**Gestelde opgave**. Schrijf de regels van het materiaal ongewijzigd over, vanaf de regel met "Can you tell" tot en met het einde van het materiaal.

**Gegeven informatie**.
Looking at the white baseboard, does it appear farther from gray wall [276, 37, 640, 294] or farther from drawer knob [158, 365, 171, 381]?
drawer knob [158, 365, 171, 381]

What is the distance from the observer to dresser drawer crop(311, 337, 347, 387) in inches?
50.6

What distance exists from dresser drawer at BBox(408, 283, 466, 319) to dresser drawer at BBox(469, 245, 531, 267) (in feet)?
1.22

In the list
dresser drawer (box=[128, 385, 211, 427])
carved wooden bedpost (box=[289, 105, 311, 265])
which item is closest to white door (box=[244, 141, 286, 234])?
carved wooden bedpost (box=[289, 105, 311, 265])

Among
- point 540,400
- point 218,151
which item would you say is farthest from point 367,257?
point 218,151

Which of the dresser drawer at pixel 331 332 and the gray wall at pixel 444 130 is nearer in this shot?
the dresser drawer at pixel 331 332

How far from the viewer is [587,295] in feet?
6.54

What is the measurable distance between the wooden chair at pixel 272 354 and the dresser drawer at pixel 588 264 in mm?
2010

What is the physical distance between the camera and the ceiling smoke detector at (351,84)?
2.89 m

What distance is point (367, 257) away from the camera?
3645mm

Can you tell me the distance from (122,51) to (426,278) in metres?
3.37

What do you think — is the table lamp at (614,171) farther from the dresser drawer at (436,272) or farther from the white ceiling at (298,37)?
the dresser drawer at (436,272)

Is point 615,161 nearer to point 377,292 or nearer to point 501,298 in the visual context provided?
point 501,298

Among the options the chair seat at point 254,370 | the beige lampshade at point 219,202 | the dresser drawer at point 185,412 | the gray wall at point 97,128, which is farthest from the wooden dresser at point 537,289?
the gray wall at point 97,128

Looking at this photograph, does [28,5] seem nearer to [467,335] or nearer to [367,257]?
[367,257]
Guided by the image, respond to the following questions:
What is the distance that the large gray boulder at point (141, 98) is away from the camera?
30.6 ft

**Uitgewerkte oplossing**.
Can you tell me the distance from (122,51) to (426,278) in metres?
3.37

What do you think — is the table lamp at (614,171) farther from the dresser drawer at (436,272) or farther from the white ceiling at (298,37)?
the dresser drawer at (436,272)

Is point 615,161 nearer to point 377,292 or nearer to point 501,298 in the visual context provided?
point 501,298

Among the options the chair seat at point 254,370 | the beige lampshade at point 219,202 | the dresser drawer at point 185,412 | the gray wall at point 97,128, which is farthest from the wooden dresser at point 537,289?
the gray wall at point 97,128

Looking at this photograph, does [28,5] seem nearer to [467,335] or nearer to [367,257]?
[367,257]
Guided by the image, respond to the following questions:
What is the distance that the large gray boulder at point (141, 98) is away from the camera?
30.6 ft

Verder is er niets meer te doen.